# TASK DIRECTIONS:
Render the lines of the records as a numbered list, leaving out blank lines. Cover only the lines from the one containing "Looking at each of" through the end of the records, both ends included.

[Recorded data]
========

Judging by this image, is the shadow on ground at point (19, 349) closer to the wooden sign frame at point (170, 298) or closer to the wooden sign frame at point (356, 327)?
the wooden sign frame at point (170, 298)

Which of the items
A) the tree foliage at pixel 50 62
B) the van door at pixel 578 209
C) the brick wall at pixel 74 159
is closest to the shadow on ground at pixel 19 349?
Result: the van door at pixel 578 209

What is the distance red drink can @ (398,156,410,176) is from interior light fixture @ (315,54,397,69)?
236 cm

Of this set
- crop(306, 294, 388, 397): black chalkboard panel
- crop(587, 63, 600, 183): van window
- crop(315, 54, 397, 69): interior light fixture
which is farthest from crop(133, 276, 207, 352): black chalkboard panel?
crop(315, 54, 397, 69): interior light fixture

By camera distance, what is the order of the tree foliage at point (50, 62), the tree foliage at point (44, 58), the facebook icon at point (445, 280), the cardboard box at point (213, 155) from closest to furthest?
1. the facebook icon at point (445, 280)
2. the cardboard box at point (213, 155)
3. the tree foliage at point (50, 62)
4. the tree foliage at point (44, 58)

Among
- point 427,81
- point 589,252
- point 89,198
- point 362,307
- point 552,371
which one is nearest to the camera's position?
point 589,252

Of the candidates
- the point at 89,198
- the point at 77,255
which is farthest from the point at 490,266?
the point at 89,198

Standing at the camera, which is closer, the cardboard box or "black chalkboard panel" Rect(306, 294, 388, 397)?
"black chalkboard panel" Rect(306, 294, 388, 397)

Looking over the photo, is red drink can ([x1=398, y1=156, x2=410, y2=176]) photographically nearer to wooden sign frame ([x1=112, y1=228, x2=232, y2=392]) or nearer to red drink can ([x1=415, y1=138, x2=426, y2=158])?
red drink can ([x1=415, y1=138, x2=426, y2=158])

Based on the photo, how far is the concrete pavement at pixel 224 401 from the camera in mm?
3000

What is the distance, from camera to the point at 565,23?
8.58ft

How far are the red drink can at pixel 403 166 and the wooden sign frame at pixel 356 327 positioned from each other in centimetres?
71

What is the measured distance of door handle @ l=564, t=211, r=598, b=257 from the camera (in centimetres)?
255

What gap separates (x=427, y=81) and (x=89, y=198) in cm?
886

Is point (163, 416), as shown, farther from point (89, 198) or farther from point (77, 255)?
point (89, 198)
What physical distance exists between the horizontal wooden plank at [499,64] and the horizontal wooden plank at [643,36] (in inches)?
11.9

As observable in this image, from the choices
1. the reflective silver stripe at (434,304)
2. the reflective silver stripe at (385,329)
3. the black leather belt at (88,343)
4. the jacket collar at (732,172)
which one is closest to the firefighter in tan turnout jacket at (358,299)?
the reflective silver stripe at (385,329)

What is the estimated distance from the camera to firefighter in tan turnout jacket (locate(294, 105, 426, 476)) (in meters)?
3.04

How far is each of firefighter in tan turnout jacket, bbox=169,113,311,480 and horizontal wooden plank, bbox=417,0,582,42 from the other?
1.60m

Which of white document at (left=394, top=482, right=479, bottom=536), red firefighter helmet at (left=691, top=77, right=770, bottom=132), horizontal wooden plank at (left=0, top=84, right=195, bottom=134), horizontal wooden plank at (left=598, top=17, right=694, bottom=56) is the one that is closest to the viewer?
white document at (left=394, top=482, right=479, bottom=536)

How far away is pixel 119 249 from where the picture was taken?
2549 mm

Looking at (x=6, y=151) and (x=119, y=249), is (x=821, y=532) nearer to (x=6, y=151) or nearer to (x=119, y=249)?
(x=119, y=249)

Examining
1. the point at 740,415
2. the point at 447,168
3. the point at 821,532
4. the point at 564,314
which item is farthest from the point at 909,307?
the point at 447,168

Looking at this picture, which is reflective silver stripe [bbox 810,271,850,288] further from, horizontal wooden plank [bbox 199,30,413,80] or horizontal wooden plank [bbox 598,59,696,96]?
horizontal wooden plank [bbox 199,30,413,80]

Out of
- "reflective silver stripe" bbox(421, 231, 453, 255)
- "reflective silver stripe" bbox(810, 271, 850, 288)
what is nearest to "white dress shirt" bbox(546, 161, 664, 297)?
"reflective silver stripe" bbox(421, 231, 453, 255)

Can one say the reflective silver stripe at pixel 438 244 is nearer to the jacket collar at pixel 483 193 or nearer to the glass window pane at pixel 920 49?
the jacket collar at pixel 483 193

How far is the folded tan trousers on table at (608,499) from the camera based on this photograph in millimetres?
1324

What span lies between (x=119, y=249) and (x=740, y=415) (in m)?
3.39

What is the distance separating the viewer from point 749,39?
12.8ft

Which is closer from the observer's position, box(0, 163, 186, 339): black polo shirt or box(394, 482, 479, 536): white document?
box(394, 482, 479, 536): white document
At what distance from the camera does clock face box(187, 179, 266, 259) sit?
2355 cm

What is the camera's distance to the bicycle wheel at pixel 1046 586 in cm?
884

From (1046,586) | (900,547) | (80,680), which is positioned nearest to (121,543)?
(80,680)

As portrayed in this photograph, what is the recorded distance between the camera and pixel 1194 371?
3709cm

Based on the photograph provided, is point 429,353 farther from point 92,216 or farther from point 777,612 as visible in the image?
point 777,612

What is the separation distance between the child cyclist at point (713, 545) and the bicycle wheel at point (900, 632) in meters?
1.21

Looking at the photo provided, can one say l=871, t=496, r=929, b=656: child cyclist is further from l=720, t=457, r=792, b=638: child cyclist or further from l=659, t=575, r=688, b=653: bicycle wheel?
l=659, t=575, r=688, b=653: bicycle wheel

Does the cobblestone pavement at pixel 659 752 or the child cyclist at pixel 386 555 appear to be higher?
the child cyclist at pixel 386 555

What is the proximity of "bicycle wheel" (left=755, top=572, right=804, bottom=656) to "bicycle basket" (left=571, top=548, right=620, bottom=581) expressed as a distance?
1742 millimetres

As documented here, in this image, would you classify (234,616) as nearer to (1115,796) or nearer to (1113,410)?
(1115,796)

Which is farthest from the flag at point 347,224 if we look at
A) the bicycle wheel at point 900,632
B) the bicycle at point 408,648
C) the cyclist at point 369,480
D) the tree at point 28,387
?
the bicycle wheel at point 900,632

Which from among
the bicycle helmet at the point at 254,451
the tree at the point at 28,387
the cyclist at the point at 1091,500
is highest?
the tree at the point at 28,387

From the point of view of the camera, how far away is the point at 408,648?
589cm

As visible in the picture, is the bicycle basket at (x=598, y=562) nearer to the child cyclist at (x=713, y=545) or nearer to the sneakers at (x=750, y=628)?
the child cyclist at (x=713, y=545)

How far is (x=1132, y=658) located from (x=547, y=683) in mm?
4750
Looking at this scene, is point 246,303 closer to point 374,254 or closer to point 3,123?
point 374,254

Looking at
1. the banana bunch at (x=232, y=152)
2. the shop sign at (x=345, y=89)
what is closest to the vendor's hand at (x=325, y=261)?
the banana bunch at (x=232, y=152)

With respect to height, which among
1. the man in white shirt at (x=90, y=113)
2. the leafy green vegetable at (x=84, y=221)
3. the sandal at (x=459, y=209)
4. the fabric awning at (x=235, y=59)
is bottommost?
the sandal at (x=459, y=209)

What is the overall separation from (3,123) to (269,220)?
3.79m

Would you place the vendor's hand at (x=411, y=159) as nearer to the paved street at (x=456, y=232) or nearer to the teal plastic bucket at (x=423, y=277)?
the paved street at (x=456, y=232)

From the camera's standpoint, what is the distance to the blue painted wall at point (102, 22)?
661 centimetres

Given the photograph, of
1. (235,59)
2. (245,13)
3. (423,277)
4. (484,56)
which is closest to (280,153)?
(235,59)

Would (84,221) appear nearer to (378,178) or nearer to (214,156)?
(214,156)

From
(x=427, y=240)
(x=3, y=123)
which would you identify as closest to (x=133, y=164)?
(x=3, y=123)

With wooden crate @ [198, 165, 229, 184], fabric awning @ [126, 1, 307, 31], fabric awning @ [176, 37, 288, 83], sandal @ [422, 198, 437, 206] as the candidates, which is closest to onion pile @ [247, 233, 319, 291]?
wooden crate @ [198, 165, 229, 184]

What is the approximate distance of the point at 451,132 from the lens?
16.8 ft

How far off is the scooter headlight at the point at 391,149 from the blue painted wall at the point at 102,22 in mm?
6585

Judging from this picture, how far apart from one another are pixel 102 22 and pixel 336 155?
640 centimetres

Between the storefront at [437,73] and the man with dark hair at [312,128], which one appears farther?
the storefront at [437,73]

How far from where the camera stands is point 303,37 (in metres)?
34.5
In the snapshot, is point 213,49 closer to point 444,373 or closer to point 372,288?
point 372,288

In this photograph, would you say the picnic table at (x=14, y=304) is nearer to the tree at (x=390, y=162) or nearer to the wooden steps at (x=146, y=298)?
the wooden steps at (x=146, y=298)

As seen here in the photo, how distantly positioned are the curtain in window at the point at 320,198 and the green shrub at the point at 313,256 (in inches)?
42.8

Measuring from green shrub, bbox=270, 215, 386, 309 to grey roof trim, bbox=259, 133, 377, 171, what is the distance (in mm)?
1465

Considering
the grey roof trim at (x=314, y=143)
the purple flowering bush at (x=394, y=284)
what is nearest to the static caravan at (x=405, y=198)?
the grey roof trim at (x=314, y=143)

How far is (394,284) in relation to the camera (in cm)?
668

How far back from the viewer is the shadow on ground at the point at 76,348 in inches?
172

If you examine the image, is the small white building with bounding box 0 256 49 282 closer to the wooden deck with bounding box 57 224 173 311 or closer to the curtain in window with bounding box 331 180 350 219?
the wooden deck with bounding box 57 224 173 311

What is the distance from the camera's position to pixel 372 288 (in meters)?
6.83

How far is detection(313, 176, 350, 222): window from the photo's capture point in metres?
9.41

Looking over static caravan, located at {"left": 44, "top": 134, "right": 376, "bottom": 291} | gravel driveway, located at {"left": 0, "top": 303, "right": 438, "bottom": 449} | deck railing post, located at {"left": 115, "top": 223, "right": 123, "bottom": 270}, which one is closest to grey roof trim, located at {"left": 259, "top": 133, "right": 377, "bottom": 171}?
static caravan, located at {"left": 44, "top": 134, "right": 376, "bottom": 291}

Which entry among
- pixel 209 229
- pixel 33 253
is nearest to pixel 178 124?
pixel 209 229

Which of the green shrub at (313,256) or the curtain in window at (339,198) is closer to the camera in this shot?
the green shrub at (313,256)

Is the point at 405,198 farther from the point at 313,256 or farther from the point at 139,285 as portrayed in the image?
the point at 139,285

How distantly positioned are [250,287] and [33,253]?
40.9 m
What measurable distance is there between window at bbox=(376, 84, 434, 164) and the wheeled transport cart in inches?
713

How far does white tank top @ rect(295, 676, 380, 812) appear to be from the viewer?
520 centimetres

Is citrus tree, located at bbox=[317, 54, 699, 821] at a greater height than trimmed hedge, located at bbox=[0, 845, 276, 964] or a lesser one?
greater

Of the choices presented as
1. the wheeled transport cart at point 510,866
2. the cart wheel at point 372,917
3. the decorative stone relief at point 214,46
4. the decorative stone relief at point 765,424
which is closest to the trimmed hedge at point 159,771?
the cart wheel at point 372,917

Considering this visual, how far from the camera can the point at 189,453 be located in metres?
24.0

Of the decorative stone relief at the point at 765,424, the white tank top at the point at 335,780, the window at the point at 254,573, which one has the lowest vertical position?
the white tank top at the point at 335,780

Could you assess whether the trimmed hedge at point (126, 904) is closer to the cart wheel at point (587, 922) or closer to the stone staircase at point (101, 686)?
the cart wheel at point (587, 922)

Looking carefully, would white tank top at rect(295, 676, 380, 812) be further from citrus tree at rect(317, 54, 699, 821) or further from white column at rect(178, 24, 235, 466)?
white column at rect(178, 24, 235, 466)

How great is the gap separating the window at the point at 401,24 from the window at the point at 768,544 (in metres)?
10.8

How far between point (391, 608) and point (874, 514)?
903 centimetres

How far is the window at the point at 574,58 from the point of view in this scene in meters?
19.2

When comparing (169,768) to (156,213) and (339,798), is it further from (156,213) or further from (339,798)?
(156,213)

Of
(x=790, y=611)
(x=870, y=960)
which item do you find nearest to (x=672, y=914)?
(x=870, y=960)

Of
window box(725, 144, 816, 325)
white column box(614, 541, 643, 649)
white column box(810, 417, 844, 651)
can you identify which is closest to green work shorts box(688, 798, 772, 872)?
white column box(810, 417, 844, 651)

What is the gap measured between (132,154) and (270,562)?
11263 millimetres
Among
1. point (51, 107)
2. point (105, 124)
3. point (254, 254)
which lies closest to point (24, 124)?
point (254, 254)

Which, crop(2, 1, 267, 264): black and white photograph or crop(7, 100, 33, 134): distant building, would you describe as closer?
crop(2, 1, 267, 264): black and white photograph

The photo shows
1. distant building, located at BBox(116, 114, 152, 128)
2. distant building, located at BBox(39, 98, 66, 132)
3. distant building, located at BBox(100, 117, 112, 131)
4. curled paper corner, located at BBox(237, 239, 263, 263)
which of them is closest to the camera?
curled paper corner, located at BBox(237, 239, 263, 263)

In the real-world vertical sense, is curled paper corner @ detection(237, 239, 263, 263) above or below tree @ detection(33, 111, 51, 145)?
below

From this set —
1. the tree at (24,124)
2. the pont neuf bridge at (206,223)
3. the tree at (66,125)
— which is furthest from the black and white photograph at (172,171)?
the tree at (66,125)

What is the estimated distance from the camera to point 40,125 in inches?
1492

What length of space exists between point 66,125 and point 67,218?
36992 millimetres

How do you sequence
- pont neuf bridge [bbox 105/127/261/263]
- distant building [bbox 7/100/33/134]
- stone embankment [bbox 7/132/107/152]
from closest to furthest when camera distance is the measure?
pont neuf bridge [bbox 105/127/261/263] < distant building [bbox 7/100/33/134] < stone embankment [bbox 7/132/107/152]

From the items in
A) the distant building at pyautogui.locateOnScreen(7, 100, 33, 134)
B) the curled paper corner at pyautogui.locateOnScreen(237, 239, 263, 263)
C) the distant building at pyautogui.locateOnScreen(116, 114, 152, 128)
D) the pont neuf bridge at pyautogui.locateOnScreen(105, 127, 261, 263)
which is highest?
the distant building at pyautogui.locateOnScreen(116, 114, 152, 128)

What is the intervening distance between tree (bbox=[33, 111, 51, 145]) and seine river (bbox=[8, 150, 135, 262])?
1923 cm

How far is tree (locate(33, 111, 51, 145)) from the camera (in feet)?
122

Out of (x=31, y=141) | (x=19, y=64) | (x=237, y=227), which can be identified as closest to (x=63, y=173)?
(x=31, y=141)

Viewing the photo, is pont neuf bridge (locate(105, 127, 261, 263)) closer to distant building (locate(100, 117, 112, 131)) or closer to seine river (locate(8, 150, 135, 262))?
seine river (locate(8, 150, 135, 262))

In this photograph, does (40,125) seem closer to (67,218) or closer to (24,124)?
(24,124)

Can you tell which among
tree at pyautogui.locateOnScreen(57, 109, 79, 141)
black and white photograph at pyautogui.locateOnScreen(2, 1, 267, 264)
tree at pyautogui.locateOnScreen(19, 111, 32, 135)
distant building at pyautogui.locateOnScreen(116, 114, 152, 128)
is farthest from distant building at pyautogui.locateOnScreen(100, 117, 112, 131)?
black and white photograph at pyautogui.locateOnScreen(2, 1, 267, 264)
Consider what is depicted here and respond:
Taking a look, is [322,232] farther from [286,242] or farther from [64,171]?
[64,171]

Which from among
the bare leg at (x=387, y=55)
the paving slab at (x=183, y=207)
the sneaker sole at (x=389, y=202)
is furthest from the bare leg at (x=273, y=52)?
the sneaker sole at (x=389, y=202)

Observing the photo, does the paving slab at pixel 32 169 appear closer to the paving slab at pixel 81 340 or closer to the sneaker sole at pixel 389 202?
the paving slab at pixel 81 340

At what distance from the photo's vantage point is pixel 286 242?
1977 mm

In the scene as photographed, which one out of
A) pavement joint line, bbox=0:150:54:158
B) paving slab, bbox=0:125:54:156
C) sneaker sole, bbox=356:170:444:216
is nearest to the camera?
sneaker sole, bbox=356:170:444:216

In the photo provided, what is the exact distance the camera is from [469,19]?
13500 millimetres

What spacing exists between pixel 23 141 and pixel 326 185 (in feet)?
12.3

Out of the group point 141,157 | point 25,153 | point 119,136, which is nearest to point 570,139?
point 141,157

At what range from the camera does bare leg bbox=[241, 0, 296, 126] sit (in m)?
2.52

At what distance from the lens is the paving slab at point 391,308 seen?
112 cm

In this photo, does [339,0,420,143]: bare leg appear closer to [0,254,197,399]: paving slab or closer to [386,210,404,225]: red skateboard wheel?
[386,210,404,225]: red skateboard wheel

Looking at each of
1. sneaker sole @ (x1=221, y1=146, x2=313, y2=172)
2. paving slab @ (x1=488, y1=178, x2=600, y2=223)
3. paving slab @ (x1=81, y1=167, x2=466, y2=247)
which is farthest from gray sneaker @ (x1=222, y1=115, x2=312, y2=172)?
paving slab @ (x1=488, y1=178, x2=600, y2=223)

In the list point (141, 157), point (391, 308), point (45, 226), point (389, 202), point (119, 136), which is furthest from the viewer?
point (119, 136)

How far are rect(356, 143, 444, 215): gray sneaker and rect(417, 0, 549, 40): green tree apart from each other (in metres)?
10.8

========

# EXERCISE RESPONSE:
1. Looking at each of
2. 1. sneaker sole @ (x1=221, y1=146, x2=313, y2=172)
3. 2. paving slab @ (x1=488, y1=178, x2=600, y2=223)
4. 3. paving slab @ (x1=81, y1=167, x2=466, y2=247)
5. which is farthest from gray sneaker @ (x1=222, y1=115, x2=312, y2=172)?
6. paving slab @ (x1=488, y1=178, x2=600, y2=223)
7. In the list point (141, 157), point (391, 308), point (45, 226), point (389, 202), point (119, 136), which is furthest from the viewer?
8. point (119, 136)
9. How far are rect(356, 143, 444, 215): gray sneaker and rect(417, 0, 549, 40): green tree apart from each other (in metres)?
10. 10.8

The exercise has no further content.